Like most Chinese parents, the Xies have big educational ambitions for their children: they want them to have professional degrees, and jobs that will give them Beijing registrations. But, as “migrants,” they had two options: They could force their children to attend primary and secondary school back in Hunan, a place they’ve never known, joining more than a hundred million children who live with their grandparents and see their parents only once a year; or they can pay Beijing primary schools steep “social security” fees (essentially bribes to let those with non-Beijing hukou attend), typically of $200 a month. The latter is what they’ve done.

And to get Junwen a high-school education that will get him into university (and that would be free for Beijingers), they’ve taken an even more drastic step: paying private-school tuition and residence fees almost which are as high as his father’s entire salary.

“We’re not satisfied with these living conditions,” says Mr. Xie. “But it’s a burden we have to endure, because this is a period in our lives when we need to make some sacrifices. I just want my son to have a normal life – we weren’t able to have one, because you’re not allowed to move to a different city.” They’re gambling that their sons will get elite professional jobs which allow them to earn a Beijing hukou.

That’s why they’re living in a sub-basement: Virtually every penny of their earnings is going into getting their children an education that would be free if they’d been born in Beijing. This is true of almost every family you meet in the ant-tribe warrens beneath the streets: out-of-town hukou, university education, huge sacrifice.

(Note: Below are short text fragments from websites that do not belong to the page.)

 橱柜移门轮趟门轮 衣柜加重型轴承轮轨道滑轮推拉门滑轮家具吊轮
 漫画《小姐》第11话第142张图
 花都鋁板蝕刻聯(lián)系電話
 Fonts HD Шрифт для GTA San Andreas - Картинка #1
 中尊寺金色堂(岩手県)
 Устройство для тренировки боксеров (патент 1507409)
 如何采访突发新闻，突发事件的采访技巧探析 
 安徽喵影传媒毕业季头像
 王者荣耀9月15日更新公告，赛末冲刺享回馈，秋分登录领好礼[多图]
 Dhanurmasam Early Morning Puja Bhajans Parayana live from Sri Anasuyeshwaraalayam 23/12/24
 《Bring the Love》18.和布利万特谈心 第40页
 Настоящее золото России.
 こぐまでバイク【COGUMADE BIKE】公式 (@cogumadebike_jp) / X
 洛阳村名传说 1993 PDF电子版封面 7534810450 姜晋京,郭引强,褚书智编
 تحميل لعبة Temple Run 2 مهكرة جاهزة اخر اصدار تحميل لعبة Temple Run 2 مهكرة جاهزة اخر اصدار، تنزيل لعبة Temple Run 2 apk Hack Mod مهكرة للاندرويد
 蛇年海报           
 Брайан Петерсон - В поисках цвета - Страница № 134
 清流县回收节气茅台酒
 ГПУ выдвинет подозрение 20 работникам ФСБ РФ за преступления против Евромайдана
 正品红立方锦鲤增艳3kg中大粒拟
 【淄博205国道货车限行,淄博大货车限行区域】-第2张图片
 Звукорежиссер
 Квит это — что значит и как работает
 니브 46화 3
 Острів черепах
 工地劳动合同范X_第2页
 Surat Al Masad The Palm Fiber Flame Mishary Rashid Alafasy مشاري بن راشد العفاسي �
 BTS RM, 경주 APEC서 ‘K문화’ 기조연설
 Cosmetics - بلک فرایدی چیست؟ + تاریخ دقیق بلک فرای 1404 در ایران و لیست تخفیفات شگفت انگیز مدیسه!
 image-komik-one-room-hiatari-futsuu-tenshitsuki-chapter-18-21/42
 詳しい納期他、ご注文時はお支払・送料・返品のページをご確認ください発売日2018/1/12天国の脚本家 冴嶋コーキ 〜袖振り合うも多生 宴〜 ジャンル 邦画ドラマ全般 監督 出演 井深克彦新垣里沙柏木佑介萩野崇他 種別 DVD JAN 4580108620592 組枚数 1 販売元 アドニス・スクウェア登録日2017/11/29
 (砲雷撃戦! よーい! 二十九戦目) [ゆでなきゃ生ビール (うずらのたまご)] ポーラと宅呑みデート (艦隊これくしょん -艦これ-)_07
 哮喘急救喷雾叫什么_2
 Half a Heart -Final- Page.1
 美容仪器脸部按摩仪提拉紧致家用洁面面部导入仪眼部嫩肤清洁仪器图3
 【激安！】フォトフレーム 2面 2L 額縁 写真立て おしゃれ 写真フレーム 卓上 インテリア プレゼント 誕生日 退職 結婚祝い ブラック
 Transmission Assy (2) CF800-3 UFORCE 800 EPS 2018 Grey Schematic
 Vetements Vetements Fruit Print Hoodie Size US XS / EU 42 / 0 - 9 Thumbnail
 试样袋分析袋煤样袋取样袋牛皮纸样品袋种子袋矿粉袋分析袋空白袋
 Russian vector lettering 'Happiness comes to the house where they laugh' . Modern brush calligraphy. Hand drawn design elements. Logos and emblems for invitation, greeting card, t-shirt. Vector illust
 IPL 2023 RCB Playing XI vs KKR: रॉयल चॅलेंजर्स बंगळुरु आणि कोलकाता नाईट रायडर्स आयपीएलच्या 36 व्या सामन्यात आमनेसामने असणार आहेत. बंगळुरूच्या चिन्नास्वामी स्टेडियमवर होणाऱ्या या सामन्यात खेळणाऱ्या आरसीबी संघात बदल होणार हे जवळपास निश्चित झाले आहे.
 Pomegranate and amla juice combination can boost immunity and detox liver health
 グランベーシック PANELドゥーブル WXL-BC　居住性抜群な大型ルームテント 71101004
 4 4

The Xie family, and their neighbours, should be exactly the sort of people Xi Jinping wants to turn into middle-class consumers. But they are victims of the strange hybrid of freedom and state control that has sent investors fleeing from the stock market. Unlike the hundreds of millions of peasants who became workers (like their parents), the Xie family are well aware of the forces and restrictions at work on them.

“Now we are afraid to consume or spend money,” says Mr. Xie. “All we can invest in is our children’s education. We really don’t buy ourselves anything else. I want our son to get a decent job. Then, maybe in 10 years, we would like to live above ground. But as long as we’re not allowed to be citizens of this city, we’ll have to stay in the basement.”


Doug Saunders is The Globe and Mail’s international affairs columnist.